Integrals of Motion for Critical Dense Polymers and Symplectic Fermions

TL;DR

This paper analyzes critical dense polymers using the Thermodynamic Bethe Ansatz to derive eigenvalues of local integrals of motion, revealing their relation to symplectic fermions and lattice structures.

Contribution

It introduces a method to compute lattice integrals of motion for dense polymers and relates them to continuum conformal field theory and symplectic fermions.

Findings

Eigenvalues of integrals of motion are obtained via TBA.

Transfer matrix decomposes into finite lattice integrals of motion.

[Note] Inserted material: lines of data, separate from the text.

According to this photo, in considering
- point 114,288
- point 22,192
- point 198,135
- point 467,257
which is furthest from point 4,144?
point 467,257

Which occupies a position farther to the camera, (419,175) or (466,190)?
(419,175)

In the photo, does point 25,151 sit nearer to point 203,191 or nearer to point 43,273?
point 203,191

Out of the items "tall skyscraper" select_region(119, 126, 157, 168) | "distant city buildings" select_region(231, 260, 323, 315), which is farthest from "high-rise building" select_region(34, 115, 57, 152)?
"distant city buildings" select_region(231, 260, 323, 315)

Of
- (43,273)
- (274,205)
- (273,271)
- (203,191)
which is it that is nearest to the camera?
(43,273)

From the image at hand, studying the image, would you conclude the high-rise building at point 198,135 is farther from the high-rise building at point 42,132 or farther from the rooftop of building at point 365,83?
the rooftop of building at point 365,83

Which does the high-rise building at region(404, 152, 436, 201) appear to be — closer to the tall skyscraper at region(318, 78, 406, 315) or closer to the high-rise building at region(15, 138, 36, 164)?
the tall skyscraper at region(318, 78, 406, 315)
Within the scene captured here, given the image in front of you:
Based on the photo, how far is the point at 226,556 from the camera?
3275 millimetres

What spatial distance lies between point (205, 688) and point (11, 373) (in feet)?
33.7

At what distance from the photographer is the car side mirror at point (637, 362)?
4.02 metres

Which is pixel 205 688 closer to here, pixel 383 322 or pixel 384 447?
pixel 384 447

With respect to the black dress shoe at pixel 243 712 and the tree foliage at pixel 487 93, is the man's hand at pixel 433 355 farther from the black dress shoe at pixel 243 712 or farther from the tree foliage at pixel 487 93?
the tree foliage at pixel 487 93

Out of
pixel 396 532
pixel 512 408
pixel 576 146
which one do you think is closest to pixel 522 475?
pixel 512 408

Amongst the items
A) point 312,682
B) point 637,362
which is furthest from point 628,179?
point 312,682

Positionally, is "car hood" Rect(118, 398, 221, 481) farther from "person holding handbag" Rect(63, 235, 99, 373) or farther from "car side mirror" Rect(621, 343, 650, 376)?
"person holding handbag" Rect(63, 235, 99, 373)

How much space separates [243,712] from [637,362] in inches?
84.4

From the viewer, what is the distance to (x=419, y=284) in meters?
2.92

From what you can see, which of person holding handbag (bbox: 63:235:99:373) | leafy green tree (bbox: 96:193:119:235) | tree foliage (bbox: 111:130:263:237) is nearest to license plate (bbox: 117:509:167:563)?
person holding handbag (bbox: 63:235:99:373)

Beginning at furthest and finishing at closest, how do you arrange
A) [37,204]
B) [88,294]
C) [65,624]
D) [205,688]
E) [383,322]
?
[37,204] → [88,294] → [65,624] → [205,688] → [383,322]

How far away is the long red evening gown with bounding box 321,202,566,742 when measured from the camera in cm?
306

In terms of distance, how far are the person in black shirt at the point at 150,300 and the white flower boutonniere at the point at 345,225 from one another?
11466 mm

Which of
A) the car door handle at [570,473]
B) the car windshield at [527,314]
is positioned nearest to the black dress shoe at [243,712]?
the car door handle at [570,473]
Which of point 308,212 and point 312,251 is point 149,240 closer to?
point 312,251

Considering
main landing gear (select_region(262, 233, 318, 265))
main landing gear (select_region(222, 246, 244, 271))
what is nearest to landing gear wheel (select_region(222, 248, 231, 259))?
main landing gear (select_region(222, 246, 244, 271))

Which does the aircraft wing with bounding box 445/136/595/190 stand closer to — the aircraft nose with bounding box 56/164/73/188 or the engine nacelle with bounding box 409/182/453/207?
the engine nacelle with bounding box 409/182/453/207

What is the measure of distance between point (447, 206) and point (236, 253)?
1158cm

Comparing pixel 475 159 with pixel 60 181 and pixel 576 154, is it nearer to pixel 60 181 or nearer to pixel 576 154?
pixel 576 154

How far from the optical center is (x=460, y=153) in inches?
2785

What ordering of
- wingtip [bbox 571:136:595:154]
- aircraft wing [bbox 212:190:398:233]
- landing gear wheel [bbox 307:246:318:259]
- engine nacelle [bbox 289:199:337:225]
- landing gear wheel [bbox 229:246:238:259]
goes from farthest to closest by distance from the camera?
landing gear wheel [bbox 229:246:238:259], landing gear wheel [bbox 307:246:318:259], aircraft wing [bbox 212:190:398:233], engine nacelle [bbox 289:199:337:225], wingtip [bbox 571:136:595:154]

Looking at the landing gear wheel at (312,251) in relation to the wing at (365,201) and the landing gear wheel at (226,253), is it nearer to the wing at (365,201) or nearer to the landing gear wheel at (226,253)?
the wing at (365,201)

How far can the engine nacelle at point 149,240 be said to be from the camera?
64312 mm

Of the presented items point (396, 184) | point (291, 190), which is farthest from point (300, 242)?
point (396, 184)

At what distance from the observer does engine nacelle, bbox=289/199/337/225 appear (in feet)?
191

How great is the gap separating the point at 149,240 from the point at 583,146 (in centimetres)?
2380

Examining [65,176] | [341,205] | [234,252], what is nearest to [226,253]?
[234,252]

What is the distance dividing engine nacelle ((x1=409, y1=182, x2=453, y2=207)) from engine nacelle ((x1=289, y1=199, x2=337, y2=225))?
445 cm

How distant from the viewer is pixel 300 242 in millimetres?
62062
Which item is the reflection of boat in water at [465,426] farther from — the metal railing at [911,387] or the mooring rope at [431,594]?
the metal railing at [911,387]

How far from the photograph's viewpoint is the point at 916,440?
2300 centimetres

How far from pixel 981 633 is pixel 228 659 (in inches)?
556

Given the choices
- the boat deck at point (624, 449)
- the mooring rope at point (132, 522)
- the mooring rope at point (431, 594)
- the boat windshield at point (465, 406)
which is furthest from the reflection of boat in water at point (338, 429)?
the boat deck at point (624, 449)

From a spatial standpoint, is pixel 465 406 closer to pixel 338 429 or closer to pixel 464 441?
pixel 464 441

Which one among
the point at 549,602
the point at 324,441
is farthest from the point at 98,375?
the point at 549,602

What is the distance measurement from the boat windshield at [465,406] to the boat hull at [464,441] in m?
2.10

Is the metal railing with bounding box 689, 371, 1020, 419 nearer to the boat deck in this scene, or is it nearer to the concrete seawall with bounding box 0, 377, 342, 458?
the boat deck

Lattice integrals of motion relate to continuum integrals as infinite sums.

Abstract

We consider critical dense polymers ${\cal L}(1,2)$. We obtain for this model the eigenvalues of the local integrals of motion of the underlying Conformal Field Theory by means of Thermodynamic Bethe Ansatz. We give a detailed description of the relation between this model and Symplectic Fermions including the indecomposable structure of the transfer matrix. Integrals of motion are defined directly on the lattice in terms of the Temperley Lieb Algebra and their eigenvalues are obtained and expressed as an infinite sum of the eigenvalues of the continuum integrals of motion. An elegant decomposition of the transfer matrix in terms of a finite number of lattice integrals of motion is obtained thus providing a reason for their introduction.